Change Data Capture from MySQL to BigQuery using Debezium and Pub/Sub (Stream) template
Stay organized with collections
Save and categorize content based on your preferences.
The Change Data Capture from MySQL to BigQuery using Debezium and Pub/Sub
template is a streaming pipeline that reads Pub/Sub messages with change data from
a MySQL database and writes the records to BigQuery. A Debezium connector captures
changes to the MySQL database and publishes the changed data to Pub/Sub. The
template then reads the Pub/Sub messages and writes them to BigQuery.
You can use this template to sync MySQL databases and BigQuery tables. The
pipeline writes the changed data to a BigQuery staging table and intermittently
updates a BigQuery table replicating the MySQL database.

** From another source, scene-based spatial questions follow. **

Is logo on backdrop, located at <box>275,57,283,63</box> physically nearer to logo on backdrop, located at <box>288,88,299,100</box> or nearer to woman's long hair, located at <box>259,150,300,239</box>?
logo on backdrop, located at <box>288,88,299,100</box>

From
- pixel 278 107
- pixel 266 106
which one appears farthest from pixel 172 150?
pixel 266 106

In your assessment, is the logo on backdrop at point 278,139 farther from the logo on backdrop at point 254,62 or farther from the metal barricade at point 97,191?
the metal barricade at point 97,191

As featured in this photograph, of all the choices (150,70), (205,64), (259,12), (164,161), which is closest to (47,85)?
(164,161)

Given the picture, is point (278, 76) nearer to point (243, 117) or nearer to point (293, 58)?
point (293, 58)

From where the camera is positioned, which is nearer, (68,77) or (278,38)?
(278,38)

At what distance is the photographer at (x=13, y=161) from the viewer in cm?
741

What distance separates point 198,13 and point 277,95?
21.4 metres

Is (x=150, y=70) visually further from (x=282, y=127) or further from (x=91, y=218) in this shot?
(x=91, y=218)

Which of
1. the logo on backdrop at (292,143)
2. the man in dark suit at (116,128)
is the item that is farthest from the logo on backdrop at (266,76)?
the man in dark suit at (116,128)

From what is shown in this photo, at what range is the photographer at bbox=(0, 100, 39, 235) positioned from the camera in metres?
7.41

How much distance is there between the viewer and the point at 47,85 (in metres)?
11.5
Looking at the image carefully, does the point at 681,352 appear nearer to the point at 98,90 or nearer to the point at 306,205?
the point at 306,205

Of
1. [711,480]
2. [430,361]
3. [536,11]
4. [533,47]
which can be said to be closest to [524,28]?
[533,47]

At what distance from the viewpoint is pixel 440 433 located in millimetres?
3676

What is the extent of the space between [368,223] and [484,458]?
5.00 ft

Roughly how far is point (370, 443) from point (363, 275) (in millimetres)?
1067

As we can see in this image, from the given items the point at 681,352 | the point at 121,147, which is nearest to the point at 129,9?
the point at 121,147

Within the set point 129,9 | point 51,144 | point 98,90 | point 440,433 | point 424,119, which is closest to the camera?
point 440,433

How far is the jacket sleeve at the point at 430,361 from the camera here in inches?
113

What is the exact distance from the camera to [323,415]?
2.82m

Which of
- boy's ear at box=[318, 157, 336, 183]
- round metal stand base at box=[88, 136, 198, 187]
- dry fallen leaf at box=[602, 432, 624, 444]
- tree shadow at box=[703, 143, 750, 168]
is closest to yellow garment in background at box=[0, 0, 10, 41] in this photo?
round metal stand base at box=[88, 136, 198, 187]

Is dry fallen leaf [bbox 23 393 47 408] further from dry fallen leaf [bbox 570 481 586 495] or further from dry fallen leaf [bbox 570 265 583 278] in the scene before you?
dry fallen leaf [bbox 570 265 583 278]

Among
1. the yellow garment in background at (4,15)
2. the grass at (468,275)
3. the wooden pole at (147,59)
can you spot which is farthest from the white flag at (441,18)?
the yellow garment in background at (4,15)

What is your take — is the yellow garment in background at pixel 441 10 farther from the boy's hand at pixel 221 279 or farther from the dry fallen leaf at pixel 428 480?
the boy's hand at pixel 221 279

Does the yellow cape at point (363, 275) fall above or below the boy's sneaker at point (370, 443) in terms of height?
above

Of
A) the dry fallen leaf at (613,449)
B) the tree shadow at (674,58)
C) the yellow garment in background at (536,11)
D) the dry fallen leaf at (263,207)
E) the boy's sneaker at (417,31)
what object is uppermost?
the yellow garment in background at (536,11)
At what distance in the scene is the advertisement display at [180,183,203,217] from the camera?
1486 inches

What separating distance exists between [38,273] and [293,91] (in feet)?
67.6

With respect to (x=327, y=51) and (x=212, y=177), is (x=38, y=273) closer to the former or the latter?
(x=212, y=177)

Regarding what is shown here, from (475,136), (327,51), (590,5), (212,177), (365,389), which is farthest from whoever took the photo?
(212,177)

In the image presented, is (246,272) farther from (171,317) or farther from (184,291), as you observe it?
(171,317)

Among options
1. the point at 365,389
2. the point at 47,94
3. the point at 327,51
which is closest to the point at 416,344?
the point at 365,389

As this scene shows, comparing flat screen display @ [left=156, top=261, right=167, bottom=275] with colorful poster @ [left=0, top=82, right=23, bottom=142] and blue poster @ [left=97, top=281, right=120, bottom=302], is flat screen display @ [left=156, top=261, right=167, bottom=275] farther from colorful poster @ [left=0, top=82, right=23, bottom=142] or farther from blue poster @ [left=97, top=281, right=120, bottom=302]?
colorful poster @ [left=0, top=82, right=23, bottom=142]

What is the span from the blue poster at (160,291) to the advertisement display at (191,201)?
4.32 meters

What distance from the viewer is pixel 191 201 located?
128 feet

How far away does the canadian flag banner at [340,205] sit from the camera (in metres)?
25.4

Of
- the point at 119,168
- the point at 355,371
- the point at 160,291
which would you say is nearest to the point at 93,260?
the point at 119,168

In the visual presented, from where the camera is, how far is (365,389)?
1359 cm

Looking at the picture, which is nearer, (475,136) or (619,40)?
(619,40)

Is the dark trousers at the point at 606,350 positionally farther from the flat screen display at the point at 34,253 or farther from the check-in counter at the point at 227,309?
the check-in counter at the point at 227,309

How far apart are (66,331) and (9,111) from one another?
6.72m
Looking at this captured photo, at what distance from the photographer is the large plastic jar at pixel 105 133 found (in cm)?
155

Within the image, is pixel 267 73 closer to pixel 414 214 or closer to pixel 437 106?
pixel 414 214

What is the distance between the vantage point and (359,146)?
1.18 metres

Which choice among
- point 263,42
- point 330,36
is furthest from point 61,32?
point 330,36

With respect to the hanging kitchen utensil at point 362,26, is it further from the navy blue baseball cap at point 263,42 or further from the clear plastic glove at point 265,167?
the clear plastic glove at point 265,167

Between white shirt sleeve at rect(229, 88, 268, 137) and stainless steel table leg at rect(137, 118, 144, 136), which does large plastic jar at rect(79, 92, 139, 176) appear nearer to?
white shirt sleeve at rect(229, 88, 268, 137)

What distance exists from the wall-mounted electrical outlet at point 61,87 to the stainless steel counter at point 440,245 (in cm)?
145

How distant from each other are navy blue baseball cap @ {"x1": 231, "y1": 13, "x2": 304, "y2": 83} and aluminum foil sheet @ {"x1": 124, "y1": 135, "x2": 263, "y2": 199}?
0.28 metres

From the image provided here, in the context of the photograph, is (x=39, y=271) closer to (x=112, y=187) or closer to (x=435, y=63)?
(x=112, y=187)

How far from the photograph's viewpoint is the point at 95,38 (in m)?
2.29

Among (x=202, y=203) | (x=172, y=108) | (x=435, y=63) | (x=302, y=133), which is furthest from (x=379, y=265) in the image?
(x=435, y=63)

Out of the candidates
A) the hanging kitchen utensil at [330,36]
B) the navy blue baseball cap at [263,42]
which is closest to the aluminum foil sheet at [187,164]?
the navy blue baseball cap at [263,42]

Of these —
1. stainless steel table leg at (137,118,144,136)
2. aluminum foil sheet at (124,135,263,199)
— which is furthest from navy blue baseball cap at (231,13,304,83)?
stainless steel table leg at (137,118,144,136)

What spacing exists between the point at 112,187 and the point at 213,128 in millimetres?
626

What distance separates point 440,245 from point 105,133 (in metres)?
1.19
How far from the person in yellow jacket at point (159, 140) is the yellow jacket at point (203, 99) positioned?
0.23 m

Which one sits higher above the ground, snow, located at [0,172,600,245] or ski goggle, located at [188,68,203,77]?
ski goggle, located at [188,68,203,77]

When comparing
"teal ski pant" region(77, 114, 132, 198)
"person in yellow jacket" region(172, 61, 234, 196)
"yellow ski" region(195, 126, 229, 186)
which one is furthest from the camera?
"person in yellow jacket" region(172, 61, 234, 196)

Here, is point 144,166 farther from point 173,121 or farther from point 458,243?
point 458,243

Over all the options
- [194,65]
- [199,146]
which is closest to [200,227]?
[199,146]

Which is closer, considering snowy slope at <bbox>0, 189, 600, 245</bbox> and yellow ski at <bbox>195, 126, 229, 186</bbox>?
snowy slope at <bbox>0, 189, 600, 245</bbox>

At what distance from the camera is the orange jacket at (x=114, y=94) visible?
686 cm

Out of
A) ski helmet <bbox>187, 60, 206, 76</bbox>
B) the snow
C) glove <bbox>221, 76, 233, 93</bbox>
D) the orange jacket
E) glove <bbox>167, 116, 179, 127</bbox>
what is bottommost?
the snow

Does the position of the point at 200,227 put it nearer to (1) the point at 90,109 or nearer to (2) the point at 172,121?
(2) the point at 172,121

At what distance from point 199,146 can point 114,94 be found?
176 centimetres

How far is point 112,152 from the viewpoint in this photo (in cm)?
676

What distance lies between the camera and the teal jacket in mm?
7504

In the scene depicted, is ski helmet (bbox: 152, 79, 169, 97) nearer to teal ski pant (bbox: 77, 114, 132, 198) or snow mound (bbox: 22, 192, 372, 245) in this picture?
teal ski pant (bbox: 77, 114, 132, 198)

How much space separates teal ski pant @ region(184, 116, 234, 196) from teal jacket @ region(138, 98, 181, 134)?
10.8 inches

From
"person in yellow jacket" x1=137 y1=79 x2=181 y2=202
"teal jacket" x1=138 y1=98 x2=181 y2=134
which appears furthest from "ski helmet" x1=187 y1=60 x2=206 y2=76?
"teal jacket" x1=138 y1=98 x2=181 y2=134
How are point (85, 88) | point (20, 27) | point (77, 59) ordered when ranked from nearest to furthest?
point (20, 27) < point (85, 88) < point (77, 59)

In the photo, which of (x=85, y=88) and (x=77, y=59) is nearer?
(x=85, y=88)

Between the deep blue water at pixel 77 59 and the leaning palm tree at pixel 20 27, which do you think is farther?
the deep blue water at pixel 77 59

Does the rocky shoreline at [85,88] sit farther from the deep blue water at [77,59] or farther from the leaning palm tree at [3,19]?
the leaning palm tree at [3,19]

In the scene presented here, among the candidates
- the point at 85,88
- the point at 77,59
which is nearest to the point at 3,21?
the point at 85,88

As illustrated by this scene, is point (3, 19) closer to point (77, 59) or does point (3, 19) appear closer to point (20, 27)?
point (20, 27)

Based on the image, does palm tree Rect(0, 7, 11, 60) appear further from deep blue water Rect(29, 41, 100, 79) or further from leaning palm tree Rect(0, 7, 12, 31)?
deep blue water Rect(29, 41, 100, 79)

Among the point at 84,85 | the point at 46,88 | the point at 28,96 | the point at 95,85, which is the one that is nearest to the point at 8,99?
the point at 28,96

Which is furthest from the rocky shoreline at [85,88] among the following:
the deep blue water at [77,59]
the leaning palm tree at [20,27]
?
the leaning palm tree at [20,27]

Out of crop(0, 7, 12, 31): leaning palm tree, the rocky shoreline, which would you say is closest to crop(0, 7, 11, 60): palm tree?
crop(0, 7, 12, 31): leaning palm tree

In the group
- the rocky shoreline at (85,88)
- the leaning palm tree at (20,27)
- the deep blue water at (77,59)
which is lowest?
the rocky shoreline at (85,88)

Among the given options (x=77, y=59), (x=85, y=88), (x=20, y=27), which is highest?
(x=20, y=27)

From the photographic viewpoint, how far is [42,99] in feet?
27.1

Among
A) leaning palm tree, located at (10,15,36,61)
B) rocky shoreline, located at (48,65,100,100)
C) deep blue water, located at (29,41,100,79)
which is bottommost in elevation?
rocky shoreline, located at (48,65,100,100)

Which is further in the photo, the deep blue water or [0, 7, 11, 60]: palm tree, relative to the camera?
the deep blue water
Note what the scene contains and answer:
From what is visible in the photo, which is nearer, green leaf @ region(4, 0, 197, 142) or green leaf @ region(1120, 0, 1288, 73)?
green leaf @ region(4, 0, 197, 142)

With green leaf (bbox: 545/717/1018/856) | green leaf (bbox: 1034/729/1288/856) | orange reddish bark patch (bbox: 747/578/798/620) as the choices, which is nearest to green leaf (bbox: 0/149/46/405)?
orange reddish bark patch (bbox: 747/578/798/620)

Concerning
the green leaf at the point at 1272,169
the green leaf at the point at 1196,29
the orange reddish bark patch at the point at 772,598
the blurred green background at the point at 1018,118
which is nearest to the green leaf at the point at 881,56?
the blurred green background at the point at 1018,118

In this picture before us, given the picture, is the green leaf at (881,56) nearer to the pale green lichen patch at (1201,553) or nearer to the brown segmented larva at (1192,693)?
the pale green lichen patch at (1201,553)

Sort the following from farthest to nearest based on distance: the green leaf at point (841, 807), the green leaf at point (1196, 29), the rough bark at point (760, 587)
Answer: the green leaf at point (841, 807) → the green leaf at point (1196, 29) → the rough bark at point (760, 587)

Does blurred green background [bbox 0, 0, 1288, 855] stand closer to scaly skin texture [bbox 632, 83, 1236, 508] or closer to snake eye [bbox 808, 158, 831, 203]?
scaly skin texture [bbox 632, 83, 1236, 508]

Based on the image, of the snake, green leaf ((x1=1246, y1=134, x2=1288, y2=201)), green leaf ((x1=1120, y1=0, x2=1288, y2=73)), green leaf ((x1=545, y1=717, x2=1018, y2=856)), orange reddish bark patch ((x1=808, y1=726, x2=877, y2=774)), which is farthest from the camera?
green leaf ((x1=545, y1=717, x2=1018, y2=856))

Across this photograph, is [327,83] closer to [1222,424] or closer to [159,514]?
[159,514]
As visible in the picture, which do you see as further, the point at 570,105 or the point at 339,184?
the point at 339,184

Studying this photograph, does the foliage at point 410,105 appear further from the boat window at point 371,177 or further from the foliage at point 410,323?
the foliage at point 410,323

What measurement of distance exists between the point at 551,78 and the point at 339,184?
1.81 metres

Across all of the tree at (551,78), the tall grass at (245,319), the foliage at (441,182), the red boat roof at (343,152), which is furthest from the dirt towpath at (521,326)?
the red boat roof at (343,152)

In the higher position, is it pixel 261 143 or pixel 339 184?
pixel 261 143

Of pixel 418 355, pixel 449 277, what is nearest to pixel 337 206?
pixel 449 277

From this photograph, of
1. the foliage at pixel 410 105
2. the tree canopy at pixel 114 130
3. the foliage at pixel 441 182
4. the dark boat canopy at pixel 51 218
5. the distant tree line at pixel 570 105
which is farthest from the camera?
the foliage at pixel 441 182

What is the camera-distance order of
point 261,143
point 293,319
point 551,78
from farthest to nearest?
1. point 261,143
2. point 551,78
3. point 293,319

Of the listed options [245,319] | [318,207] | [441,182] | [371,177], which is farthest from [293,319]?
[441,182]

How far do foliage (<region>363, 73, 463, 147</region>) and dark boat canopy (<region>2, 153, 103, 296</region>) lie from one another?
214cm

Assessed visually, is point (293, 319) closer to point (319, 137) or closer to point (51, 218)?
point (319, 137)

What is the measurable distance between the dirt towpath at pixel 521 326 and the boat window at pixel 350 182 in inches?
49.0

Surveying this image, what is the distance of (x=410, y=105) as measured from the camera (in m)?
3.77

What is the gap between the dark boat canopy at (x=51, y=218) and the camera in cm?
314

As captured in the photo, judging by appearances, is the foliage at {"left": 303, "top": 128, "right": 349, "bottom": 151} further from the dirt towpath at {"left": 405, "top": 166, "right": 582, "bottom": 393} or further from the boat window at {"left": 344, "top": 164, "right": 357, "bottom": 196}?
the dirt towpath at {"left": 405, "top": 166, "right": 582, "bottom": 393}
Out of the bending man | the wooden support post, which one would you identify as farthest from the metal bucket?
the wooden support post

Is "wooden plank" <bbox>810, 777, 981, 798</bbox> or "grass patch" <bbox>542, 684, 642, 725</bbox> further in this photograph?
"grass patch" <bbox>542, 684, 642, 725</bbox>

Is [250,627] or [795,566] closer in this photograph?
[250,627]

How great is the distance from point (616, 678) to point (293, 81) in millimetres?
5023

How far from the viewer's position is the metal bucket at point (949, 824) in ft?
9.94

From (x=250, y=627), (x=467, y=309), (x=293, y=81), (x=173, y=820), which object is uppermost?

useStorageWriteApiAtLeastOnce: When using the Storage Write API, specifies the write semantics. To use at-least once semantics (https://beam.apache.org/documentation/io/built-in/google-bigquery/#at-least-once-semantics), set this parameter to true. To use exactly-once semantics, set the parameter to false. This parameter applies only when useStorageWriteApi is true. The default value is false.
numStorageWriteApiStreams: When using the Storage Write API, specifies the number of write streams. If useStorageWriteApi is true and useStorageWriteApiAtLeastOnce is false, then you must set this parameter. Defaults to: 0.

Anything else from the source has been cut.